C’est Fabien Roussel, le candidat communiste à l’élection présidentielle, qui a été le premier à ouvrir le concert des condamnations. « Nous voulons savoir si nous sommes ici pour amender un texte de loi visant à emmerder les non-vaccinés ? », a t-il interrogé. Son collègue Sébastien Jumel (Seine-Maritime, PC) s’est voulu plus cinglant encore. « Il s’agit d’un Benalla sanitaire ! » Tour à tour, les élus ont exprimé leur indignation, le règlement de l’Assemblée nationale brandi bien haut, dans un vacarme assourdissant.

« Un texte qui invente la déchéance de citoyenneté »

« Je suis favorable au passe vaccinal mais je ne peux pas cautionner un texte qui a pour objectif d’emmerder les Français », a dénoncé le patron du parti Les Républicains (LR), Christian Jacob. « Les paroles du président de la République déshonorent sa fonction et notre Assemblée », a tancé le président de Debout la France, Nicolas Dupont-Aignant. « Nous ne continuerons pas à discuter d’un texte que vous avez présenté comme celui de la protection des Français (…) et qui est un texte qui invente la déchéance de citoyenneté », s’est indignée Mathilde Panot, la présidente du groupe La France insoumise (LFI).

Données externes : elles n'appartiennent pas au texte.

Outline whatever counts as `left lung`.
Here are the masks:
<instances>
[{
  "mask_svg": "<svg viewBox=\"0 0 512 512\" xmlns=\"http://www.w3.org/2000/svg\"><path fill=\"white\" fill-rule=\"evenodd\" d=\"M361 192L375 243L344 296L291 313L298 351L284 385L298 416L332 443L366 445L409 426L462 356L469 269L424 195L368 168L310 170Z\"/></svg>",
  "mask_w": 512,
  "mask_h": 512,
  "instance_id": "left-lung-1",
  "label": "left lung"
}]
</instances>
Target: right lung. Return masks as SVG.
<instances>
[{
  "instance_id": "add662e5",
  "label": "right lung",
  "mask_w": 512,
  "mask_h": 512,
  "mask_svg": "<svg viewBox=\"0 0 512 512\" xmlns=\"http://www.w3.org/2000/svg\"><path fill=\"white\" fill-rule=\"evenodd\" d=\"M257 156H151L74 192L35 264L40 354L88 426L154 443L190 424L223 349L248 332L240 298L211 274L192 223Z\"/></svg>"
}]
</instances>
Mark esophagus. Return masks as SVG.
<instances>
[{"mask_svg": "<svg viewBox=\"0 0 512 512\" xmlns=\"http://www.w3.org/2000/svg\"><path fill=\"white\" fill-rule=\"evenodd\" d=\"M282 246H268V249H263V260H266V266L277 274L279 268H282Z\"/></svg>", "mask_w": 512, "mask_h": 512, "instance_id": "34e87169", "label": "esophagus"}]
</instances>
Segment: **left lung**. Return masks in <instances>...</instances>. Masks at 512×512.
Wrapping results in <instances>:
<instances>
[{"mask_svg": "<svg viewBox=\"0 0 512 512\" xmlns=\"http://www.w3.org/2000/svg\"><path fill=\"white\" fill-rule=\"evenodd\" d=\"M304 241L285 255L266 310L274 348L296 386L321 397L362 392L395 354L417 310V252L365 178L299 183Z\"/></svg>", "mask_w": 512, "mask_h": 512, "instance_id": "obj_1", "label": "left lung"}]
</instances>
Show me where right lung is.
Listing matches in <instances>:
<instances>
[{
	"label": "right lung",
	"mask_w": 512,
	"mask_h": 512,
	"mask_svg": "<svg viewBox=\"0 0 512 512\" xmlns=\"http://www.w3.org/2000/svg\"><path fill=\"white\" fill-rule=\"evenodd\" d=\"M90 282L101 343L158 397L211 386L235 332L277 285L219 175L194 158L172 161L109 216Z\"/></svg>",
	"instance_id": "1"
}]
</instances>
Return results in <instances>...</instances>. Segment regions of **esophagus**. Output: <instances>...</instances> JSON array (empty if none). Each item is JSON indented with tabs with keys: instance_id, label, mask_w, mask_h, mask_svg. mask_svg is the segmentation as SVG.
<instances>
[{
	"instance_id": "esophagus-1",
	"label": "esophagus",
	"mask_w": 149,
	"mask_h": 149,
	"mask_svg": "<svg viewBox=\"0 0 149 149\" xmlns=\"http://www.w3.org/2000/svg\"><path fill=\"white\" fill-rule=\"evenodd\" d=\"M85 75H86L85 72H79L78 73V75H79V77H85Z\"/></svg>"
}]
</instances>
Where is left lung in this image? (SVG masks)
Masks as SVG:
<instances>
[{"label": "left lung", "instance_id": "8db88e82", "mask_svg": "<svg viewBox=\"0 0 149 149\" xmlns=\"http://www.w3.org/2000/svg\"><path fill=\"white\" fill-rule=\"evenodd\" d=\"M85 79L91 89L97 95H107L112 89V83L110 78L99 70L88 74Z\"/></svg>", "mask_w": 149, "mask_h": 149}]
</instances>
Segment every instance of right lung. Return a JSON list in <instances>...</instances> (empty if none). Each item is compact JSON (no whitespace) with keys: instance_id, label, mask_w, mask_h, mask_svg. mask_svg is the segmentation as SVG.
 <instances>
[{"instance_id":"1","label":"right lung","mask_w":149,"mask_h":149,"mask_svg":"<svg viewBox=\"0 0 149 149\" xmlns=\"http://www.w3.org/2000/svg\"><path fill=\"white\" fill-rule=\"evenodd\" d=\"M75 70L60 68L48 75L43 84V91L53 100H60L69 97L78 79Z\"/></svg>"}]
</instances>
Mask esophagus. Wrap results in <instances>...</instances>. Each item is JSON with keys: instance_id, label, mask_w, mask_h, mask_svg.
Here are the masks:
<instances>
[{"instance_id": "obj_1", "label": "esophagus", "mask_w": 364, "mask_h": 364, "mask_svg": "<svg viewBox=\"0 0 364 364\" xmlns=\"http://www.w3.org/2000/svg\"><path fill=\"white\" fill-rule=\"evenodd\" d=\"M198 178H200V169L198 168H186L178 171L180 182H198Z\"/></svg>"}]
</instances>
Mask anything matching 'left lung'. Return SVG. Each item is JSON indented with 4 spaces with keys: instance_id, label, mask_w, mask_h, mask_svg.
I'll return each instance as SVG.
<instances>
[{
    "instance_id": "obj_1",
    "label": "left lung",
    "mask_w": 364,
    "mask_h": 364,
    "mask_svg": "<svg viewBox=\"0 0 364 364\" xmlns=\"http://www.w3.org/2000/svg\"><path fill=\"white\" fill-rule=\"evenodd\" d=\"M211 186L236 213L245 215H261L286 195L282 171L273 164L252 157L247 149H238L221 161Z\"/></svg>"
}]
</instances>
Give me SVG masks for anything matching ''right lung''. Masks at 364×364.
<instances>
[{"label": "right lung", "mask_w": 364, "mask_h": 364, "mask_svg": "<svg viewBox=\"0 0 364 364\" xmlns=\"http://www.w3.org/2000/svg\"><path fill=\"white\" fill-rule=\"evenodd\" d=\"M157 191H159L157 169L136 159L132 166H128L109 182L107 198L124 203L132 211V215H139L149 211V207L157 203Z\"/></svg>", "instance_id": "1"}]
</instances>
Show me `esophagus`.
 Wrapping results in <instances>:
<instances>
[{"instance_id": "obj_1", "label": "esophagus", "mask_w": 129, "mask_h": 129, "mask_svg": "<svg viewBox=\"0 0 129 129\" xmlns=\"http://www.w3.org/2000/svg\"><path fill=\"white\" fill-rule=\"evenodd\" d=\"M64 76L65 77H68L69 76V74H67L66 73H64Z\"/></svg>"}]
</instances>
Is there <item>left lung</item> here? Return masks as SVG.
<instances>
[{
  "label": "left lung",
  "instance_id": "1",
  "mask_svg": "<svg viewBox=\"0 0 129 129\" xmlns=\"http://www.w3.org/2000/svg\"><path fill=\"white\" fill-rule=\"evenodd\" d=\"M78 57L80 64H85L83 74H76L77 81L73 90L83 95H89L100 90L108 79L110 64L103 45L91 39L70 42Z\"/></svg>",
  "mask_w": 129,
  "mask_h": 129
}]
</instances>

Le député LR des Côtes-d’Armor Marc Le Fur, qui présidait la séance, a tenté de poursuivre l’examen des amendements. En vain mais sous les applaudissements de la majorité, qui cherchait à couvrir les huées et le claquement des pupitres des élus LFI et LR. « Nous refusons de laisser des gens mourir alors que c’est évitable », a martelé Olivier Véran, avant d’ajouter : « Si vous lisez en détail l’intervention du président de la République (…), vous verrez que l’intention est avant tout une intention de protection de la population. »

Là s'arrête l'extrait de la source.